DIRECTIONS FOR THIS TASK >> List every person that the passage on integer factoring mentions by name.

PROVIDED TEXT >>

Michael Rubinstein is an expert on number theory, who is on the faculty of the University of Waterloo. He is one of the organizers of a 61${^{st}}$-birthday symposium being held December 15–19 in Princeton for my friend and former colleague, Peter Sarnak. I guess it is a matter of taste for a number theorist whether to observe a birthday with a lot of factors (60) or a prime (59 or 61). Rubinstein also does extensive experimental mathematics and lists several code libraries below his publications on his website, which also has interesting articles on the math, history, and practice of musical tuning.

Today Ken and I wish to discuss a paper of his on one of my favorite problems: integer factoring.

The paper appears in the 2013 volume of the electronic journal INTEGERS, one of whose sponsors is the University of West Georgia. It is titled, “The distribution of solutions to ${xy = N \pmod{a}}$ with an application to factoring integers.” He studies the structure of solutions to ${xy = N}$ (mod a), and uses this to prove the following result:

Theorem 1 For any ${\epsilon>0}$, there is a deterministic factoring algorithm that runs in ${O(N^{1/3+\epsilon})}$ time.

The “${+ \epsilon}$” hides sub-linear terms including ${\exp(O(\frac{\ln n}{\ln\ln n}))}$ coming from the divisor bound, logarithmic terms from the overhead in nearly-linear time integer multiplication, and related sources.

## The Factoring Divide

Factoring algorithms partition into two types: unprovable and provable. The unprovable algorithm usually use randomness and/or rely for their correctness on unproved hypotheses, yet are observed to be the fastest in practice for numbers of substantial size. The provable algorithms are usually deterministic, but their key feature is that their correctness is unconditional.

For those trying to factor numbers, to break codes for example, they use the fastest unprovable algorithms such as the general number field sieve (GNFS). The cool part of factoring is that one can always check the result of any algorithm quickly, so anytime an unprovable algorithm fails, it fails in a visible manner.

Why care then about slower algorithms that are provable? Indeed. The answer is that we would like to know the best provable algorithm for every problem, and that includes factoring. We are also interested in these algorithms because they often use clever tricks that might be useable elsewhere in computational number theory. But for factoring there is a special reason that is sometimes hidden by the notation. The GNFS has postulated runtime

$\displaystyle L_N[1/3,c] = \exp((c + o(1))(\ln N)^{1/3}(\ln\ln N)^{2/3})$

where ${c = \sqrt{64/9}{3} < 2}$. This is not a similar order to ${N^{1/3}}$. To see this more clearly, let ${n}$ be the length of ${N}$ in binary, so ${N \approx 2^n}$. Then the GNFS is roughly and slightly above ${2^{n^{1/3}}}$, but ${N^{1/3}}$ is ${2^{\frac{1}{3}n}}$, which is not only miles bigger, it is a properly exponential function.

Collected data
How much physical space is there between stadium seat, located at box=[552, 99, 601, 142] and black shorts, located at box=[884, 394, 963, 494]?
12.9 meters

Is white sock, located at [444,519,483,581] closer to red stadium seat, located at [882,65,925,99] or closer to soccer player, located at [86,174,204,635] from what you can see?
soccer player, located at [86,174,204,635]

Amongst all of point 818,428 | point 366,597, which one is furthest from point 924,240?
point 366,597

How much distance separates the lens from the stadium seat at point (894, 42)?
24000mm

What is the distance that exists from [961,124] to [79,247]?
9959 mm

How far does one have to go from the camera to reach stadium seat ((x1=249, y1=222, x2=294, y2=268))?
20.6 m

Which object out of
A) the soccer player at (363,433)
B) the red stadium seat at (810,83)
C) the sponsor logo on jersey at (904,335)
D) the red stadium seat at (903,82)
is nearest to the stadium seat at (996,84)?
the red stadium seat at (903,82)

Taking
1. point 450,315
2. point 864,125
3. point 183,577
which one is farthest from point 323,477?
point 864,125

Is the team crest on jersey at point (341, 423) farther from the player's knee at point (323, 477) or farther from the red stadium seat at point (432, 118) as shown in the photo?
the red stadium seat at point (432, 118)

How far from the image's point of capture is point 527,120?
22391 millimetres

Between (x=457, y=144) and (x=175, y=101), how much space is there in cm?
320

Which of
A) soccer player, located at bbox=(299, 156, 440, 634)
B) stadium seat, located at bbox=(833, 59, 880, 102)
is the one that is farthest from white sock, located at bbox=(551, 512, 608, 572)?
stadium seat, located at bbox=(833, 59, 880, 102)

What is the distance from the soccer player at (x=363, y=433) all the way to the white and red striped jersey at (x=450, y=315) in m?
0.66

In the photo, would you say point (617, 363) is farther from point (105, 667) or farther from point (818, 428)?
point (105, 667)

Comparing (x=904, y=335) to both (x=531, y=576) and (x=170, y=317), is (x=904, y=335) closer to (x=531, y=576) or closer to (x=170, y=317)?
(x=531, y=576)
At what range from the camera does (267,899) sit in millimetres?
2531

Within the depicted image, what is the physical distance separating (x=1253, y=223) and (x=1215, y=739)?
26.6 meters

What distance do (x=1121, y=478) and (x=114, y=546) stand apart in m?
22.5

FULL OUTPUT >> Michael Rubinstein, Peter Sarnak, Ken